Given the listing below, write out exactly the lines starting with the line that has "direction: rtl;" and going on through the line that has "background-size: contain;", both kept.
─── PROVIDED RECORDS
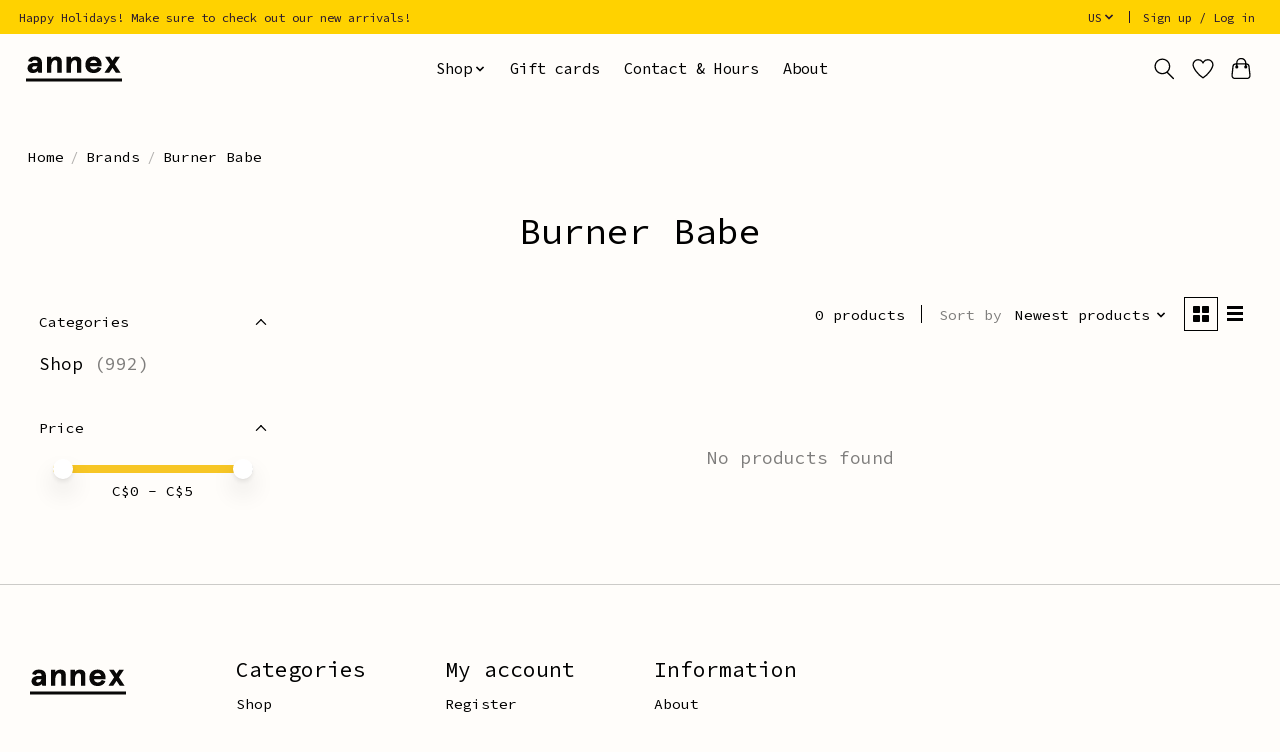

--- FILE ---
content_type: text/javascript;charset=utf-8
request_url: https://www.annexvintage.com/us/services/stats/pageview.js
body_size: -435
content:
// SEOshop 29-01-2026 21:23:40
──────
─── PROVIDED RECORDS
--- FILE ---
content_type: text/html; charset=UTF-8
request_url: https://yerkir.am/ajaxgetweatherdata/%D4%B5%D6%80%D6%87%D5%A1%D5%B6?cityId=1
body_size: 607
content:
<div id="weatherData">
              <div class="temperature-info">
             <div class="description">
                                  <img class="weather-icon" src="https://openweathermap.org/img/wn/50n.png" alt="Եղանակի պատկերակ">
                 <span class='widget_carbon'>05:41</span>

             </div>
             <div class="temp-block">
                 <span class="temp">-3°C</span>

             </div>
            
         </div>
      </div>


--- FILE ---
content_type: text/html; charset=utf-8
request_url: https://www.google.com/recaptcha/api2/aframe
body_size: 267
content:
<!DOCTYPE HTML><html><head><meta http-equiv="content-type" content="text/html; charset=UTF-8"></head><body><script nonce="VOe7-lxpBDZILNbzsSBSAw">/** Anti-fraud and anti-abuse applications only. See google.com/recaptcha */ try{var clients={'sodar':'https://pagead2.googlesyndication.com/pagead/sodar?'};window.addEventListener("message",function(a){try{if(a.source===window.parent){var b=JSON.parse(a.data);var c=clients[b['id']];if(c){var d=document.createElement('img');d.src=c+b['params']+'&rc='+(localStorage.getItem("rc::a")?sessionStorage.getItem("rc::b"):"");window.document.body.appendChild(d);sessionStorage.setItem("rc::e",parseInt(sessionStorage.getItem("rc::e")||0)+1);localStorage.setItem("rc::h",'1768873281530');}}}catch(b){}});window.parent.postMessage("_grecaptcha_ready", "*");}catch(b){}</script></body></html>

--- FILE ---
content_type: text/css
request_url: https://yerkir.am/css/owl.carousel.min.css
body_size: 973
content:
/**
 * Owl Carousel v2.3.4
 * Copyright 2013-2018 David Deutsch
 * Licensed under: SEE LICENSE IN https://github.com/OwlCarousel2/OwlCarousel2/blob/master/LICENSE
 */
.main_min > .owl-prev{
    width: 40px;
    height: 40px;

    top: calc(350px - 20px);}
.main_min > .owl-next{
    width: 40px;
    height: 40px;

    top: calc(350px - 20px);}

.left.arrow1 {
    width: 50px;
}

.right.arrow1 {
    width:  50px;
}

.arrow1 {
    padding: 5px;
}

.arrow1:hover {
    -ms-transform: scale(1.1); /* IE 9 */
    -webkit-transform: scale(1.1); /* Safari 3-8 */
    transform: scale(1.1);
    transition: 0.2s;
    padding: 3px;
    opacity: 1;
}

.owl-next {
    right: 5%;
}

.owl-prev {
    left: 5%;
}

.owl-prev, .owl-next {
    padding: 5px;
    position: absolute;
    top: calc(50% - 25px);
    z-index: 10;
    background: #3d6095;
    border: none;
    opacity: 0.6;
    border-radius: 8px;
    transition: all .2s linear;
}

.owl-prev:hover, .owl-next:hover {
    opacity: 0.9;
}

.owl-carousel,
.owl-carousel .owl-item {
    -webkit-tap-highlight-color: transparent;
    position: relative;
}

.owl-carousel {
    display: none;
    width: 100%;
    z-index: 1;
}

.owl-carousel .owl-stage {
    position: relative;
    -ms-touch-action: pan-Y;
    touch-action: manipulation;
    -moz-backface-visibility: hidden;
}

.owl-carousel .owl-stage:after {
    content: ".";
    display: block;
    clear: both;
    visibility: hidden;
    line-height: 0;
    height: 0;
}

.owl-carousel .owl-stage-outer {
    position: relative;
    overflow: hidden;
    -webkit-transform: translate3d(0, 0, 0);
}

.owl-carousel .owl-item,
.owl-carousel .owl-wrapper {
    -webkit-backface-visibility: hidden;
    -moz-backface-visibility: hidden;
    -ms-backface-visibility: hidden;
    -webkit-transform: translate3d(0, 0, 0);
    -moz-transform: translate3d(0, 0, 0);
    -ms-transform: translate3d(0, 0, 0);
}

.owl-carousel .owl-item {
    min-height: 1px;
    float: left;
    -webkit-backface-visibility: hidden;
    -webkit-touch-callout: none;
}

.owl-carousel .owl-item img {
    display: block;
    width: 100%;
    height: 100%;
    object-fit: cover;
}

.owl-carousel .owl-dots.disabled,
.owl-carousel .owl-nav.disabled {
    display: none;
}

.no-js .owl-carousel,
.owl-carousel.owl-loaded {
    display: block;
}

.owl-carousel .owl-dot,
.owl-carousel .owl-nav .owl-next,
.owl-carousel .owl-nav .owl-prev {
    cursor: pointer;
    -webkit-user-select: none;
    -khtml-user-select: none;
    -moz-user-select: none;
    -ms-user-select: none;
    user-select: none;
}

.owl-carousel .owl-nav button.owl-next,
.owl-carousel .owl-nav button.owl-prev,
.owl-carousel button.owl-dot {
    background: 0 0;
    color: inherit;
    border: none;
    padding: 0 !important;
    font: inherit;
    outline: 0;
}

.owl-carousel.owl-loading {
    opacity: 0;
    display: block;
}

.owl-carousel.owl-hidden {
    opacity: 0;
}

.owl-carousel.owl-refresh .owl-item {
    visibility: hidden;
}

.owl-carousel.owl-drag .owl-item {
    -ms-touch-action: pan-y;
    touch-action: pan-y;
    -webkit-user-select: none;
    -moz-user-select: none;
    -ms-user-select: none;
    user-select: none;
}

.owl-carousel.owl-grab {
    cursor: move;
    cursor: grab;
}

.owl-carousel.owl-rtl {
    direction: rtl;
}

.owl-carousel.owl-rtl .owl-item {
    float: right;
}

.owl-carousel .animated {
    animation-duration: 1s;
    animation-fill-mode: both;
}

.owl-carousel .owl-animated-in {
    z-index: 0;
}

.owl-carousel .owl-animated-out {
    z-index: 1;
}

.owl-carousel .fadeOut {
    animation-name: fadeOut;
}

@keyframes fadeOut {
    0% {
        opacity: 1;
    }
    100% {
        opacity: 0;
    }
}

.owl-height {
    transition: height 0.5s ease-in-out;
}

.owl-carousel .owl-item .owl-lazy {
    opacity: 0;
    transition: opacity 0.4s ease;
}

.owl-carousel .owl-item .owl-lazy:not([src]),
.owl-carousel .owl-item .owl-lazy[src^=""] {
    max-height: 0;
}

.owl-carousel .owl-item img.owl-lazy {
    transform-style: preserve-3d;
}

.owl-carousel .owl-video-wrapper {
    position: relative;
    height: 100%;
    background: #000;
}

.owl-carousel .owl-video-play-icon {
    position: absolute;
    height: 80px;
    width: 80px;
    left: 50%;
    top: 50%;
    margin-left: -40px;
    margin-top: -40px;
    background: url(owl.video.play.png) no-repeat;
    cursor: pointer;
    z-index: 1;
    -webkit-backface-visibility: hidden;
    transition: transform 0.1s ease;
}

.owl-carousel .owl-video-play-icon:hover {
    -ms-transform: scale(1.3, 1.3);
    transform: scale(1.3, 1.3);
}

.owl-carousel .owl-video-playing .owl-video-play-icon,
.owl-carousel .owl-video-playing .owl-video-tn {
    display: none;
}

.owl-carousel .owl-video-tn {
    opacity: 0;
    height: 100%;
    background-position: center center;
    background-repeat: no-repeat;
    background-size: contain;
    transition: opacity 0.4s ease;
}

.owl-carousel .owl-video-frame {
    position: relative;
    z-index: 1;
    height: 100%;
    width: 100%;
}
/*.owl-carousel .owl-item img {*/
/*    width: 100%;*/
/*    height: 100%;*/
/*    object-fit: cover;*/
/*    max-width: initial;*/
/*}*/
──────
■ EXPECTED OUTPUT
    direction: rtl;
}

.owl-carousel.owl-rtl .owl-item {
    float: right;
}

.owl-carousel .animated {
    animation-duration: 1s;
    animation-fill-mode: both;
}

.owl-carousel .owl-animated-in {
    z-index: 0;
}

.owl-carousel .owl-animated-out {
    z-index: 1;
}

.owl-carousel .fadeOut {
    animation-name: fadeOut;
}

@keyframes fadeOut {
    0% {
        opacity: 1;
    }
    100% {
        opacity: 0;
    }
}

.owl-height {
    transition: height 0.5s ease-in-out;
}

.owl-carousel .owl-item .owl-lazy {
    opacity: 0;
    transition: opacity 0.4s ease;
}

.owl-carousel .owl-item .owl-lazy:not([src]),
.owl-carousel .owl-item .owl-lazy[src^=""] {
    max-height: 0;
}

.owl-carousel .owl-item img.owl-lazy {
    transform-style: preserve-3d;
}

.owl-carousel .owl-video-wrapper {
    position: relative;
    height: 100%;
    background: #000;
}

.owl-carousel .owl-video-play-icon {
    position: absolute;
    height: 80px;
    width: 80px;
    left: 50%;
    top: 50%;
    margin-left: -40px;
    margin-top: -40px;
    background: url(owl.video.play.png) no-repeat;
    cursor: pointer;
    z-index: 1;
    -webkit-backface-visibility: hidden;
    transition: transform 0.1s ease;
}

.owl-carousel .owl-video-play-icon:hover {
    -ms-transform: scale(1.3, 1.3);
    transform: scale(1.3, 1.3);
}

.owl-carousel .owl-video-playing .owl-video-play-icon,
.owl-carousel .owl-video-playing .owl-video-tn {
    display: none;
}

.owl-carousel .owl-video-tn {
    opacity: 0;
    height: 100%;
    background-position: center center;
    background-repeat: no-repeat;
    background-size: contain;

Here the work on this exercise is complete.